§ **TASK TO CARRY OUT**: Below are some records. Return exactly the lines from the one with "Compositora diz que" to the one with "Taza De Café Bribón común en el agua", and nothing else.

§ **DATA TO USE**:
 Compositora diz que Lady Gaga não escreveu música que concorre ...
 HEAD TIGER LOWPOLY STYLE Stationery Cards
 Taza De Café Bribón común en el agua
---
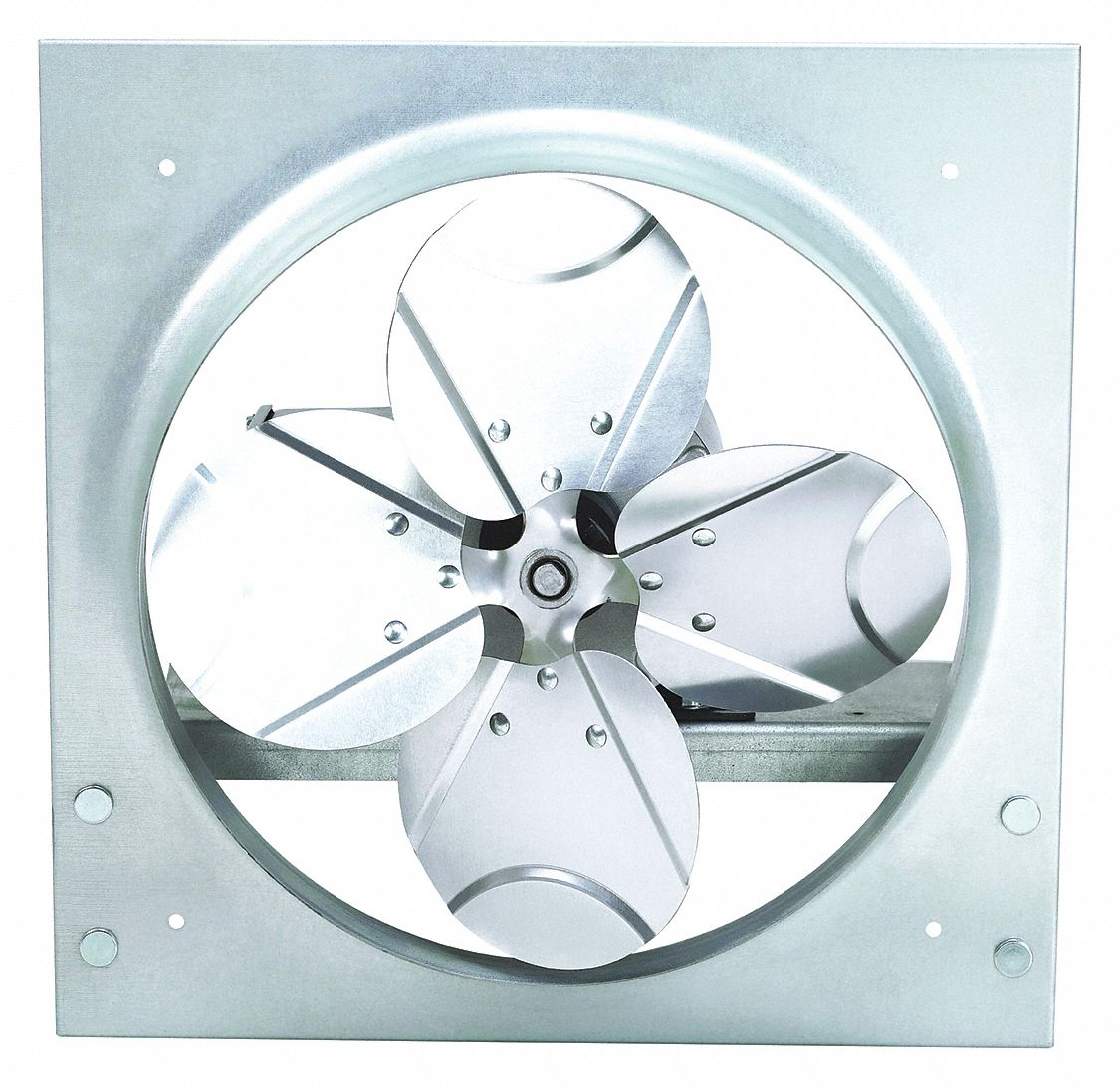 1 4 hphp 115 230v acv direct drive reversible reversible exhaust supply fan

§ **WRITTEN SOLUTION**:
 Compositora diz que Lady Gaga não escreveu música que concorre ...
 HEAD TIGER LOWPOLY STYLE Stationery Cards
 Taza De Café Bribón común en el agua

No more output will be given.